ABOUT THIS TASK: Search the records for "Tanzania". Report every line where it occurs.

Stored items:
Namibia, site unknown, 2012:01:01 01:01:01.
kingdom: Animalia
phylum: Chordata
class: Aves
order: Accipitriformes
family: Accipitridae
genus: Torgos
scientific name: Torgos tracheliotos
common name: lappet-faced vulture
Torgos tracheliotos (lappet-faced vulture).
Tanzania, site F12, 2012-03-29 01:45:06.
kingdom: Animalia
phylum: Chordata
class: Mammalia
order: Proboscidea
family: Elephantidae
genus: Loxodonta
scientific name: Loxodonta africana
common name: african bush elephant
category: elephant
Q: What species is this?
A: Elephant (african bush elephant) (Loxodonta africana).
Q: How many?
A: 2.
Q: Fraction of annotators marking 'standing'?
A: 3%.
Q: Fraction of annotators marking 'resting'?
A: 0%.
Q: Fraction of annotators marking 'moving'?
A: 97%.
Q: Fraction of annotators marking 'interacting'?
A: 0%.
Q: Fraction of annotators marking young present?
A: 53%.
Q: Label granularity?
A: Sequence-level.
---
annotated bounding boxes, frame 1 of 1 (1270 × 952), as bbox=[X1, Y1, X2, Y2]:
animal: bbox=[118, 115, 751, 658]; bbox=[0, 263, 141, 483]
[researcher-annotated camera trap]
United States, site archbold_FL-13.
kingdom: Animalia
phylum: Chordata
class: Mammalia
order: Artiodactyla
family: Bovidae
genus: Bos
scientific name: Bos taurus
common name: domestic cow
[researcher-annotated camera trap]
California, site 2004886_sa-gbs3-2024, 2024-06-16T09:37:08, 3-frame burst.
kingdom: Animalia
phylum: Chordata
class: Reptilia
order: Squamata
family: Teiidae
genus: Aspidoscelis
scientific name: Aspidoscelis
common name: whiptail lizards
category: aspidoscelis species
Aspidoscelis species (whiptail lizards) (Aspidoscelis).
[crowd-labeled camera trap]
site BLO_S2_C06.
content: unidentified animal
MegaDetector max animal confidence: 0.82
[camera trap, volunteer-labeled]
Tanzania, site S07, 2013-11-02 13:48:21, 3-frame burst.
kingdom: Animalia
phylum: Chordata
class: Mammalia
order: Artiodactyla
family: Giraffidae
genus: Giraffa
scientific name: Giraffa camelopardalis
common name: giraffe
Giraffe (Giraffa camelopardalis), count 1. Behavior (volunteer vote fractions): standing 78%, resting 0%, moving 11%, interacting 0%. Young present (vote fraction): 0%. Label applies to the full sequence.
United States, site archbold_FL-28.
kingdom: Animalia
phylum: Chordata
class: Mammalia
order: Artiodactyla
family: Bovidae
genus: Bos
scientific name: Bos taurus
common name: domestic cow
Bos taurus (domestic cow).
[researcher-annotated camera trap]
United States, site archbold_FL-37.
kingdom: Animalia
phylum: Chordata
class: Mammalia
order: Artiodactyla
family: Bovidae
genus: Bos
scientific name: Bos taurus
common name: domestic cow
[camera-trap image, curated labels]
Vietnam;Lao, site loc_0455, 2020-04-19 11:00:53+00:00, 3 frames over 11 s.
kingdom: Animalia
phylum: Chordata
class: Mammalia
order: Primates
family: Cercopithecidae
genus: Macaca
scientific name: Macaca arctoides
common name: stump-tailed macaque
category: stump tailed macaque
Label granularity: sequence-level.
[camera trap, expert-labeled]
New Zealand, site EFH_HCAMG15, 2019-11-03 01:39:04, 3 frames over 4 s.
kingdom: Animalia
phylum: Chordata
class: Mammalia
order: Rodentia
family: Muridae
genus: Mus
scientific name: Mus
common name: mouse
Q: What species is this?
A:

RESPONSE TO THIS EXERCISE:
Tanzania, site F12, 2012-03-29 01:45:06.
Tanzania, site S07, 2013-11-02 13:48:21, 3-frame burst.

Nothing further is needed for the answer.